**Exercise instructions:** Leaving out the pictures, please retype each record exactly.

[start Record excerpts]

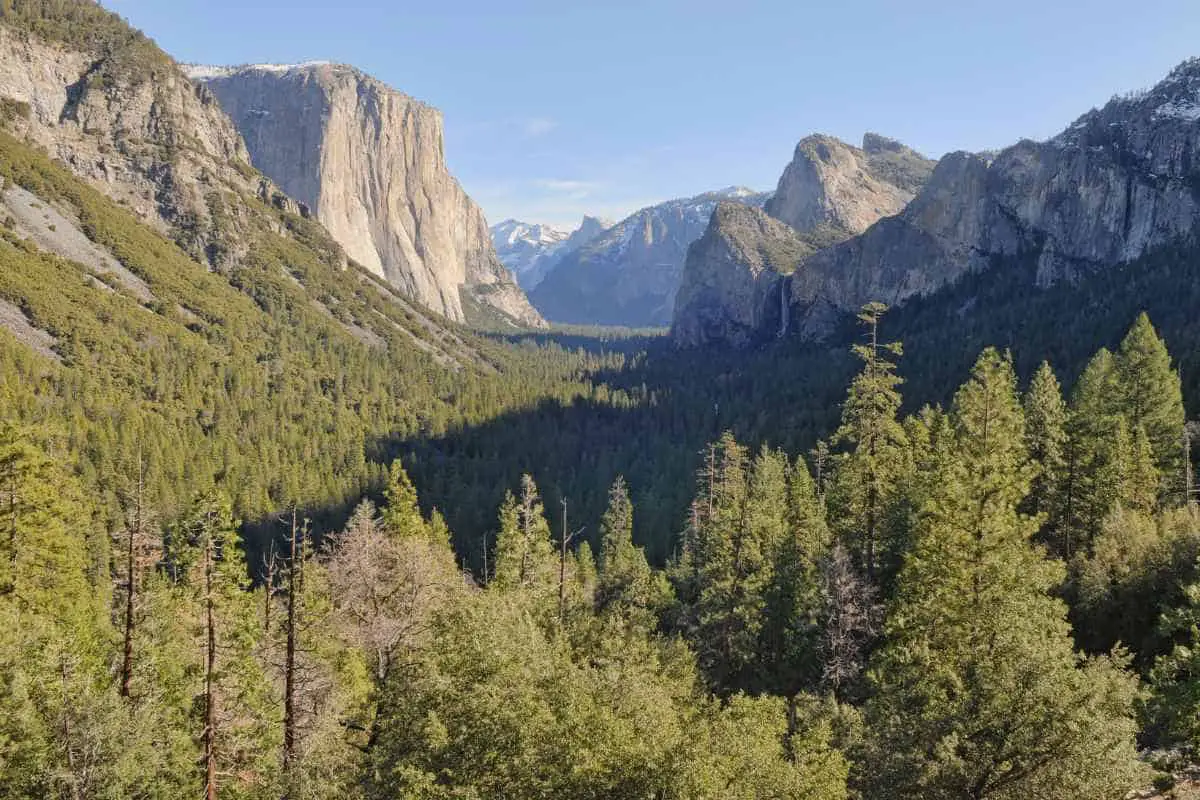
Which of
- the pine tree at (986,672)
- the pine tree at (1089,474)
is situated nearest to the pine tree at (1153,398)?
the pine tree at (1089,474)

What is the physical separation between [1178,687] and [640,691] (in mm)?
13283

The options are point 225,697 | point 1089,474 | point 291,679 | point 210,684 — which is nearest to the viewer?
point 210,684

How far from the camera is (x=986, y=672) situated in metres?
17.1

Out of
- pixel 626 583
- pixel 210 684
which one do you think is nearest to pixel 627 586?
pixel 626 583

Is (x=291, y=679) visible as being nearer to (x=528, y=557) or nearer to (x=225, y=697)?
(x=225, y=697)

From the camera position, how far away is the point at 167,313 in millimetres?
157000

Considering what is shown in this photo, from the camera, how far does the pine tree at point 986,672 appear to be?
51.1 ft

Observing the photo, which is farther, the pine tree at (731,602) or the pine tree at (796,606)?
the pine tree at (731,602)

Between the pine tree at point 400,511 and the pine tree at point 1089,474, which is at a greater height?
the pine tree at point 1089,474

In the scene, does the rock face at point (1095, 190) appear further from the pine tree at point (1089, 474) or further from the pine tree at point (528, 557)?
the pine tree at point (528, 557)

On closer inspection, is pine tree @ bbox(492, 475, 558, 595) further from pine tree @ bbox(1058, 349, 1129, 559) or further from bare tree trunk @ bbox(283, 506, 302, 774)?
pine tree @ bbox(1058, 349, 1129, 559)

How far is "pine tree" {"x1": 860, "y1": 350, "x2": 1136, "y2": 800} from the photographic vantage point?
15562 mm

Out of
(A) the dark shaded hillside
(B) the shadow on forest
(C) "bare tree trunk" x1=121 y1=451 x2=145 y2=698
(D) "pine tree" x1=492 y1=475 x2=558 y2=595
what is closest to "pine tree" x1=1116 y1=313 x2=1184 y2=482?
(B) the shadow on forest

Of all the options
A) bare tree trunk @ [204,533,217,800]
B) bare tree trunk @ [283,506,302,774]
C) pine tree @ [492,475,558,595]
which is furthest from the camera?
pine tree @ [492,475,558,595]
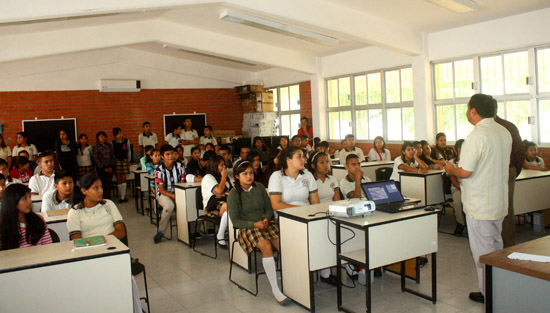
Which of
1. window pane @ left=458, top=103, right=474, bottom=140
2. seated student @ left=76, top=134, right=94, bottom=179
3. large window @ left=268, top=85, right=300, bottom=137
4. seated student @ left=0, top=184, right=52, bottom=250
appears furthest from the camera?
large window @ left=268, top=85, right=300, bottom=137

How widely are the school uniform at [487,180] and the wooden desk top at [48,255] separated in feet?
8.32

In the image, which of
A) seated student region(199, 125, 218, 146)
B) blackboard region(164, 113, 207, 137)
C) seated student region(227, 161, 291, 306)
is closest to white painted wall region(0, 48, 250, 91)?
blackboard region(164, 113, 207, 137)

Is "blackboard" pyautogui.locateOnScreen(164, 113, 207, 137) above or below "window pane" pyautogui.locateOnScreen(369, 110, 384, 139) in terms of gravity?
above

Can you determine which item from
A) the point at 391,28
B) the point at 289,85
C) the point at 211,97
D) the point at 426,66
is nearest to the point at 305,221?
the point at 391,28

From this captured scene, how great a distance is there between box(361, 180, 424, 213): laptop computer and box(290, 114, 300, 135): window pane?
867 centimetres

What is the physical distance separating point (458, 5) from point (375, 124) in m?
4.04

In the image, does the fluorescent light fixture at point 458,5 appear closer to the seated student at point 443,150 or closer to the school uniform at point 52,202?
the seated student at point 443,150

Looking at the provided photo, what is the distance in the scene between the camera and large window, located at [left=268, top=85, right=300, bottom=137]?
41.0 ft

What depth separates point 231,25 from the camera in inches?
346

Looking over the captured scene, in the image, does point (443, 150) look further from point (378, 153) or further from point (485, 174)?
point (485, 174)

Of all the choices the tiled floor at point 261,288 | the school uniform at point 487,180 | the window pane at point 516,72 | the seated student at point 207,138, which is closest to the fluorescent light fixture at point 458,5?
the window pane at point 516,72

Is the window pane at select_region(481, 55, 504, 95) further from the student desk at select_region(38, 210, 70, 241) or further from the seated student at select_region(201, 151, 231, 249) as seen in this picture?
the student desk at select_region(38, 210, 70, 241)

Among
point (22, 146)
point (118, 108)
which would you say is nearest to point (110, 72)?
point (118, 108)

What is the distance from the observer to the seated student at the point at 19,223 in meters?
3.15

[end Record excerpts]

**Response to this exercise:**
Which of
- the pine tree at (986,672)
- the pine tree at (1089,474)
is situated nearest to the pine tree at (1153,398)?
the pine tree at (1089,474)

What is the physical separation between [1178,687] and [640,691] (in mm)?
13283

The options are point 225,697 | point 1089,474 | point 291,679 | point 210,684 — which is nearest to the viewer?
point 210,684

How far from the camera is (x=986, y=672) situated in metres?
17.1

Out of
- pixel 626 583
- pixel 210 684
which one do you think is nearest to pixel 627 586?
pixel 626 583

Is (x=291, y=679) visible as being nearer to (x=528, y=557) or nearer to (x=225, y=697)?
(x=225, y=697)

From the camera position, how far away is the point at 167,313 in millimetres?
157000

Considering what is shown in this photo, from the camera, how far does the pine tree at point 986,672 appear to be?
51.1 ft

Observing the photo, which is farther, the pine tree at (731,602) or the pine tree at (796,606)?
the pine tree at (731,602)

Between the pine tree at point 400,511 and the pine tree at point 1089,474, which is at a greater height?
the pine tree at point 1089,474

In the scene, does the rock face at point (1095, 190) appear further from the pine tree at point (1089, 474) or further from the pine tree at point (528, 557)?
the pine tree at point (528, 557)

On closer inspection, is pine tree @ bbox(492, 475, 558, 595) further from pine tree @ bbox(1058, 349, 1129, 559) or further from bare tree trunk @ bbox(283, 506, 302, 774)?
pine tree @ bbox(1058, 349, 1129, 559)

How far is "pine tree" {"x1": 860, "y1": 350, "x2": 1136, "y2": 800} from the photographic vantage point?
15562 mm

Out of
(A) the dark shaded hillside
(B) the shadow on forest
(C) "bare tree trunk" x1=121 y1=451 x2=145 y2=698
(D) "pine tree" x1=492 y1=475 x2=558 y2=595
what is closest to "pine tree" x1=1116 y1=313 x2=1184 y2=482?
(B) the shadow on forest

Of all the options
A) bare tree trunk @ [204,533,217,800]
B) bare tree trunk @ [283,506,302,774]
C) pine tree @ [492,475,558,595]
which is furthest from the camera?
pine tree @ [492,475,558,595]
Which of
1. window pane @ left=458, top=103, right=474, bottom=140
2. seated student @ left=76, top=134, right=94, bottom=179
3. large window @ left=268, top=85, right=300, bottom=137
4. seated student @ left=0, top=184, right=52, bottom=250
appears furthest from the camera?
large window @ left=268, top=85, right=300, bottom=137

How widely are the school uniform at [487,180] and the wooden desk top at [48,255] separated in feet?
8.32

In the image, which of
A) seated student region(199, 125, 218, 146)
B) blackboard region(164, 113, 207, 137)
C) seated student region(227, 161, 291, 306)
is closest to white painted wall region(0, 48, 250, 91)?
blackboard region(164, 113, 207, 137)

Is "blackboard" pyautogui.locateOnScreen(164, 113, 207, 137) above or below "window pane" pyautogui.locateOnScreen(369, 110, 384, 139) in terms of gravity?
above

Can you determine which item from
A) the point at 391,28
B) the point at 289,85
C) the point at 211,97
D) the point at 426,66
is nearest to the point at 305,221?
the point at 391,28

From this captured scene, how great a distance is there between box(361, 180, 424, 213): laptop computer and box(290, 114, 300, 135): window pane?
867 centimetres

What is the physical distance separating point (458, 5) from point (375, 124) in m?
4.04

In the image, does the fluorescent light fixture at point 458,5 appear closer to the seated student at point 443,150 or closer to the school uniform at point 52,202?
the seated student at point 443,150

Looking at the provided photo, what is the distance in the scene between the camera and large window, located at [left=268, top=85, right=300, bottom=137]?
41.0 ft

What depth separates point 231,25 from the camera in inches?
346

Looking over the captured scene, in the image, does point (443, 150) look further from point (378, 153) or further from point (485, 174)?
point (485, 174)

Of all the choices the tiled floor at point 261,288 | the school uniform at point 487,180 | the window pane at point 516,72 | the seated student at point 207,138, which is closest to the fluorescent light fixture at point 458,5?
the window pane at point 516,72

Is the window pane at select_region(481, 55, 504, 95) further from the student desk at select_region(38, 210, 70, 241) or further from the seated student at select_region(201, 151, 231, 249) as seen in this picture?
the student desk at select_region(38, 210, 70, 241)

Among
point (22, 146)
point (118, 108)
which would you say is nearest to point (110, 72)?
point (118, 108)

What is the distance from the observer to the seated student at the point at 19,223 in meters?
3.15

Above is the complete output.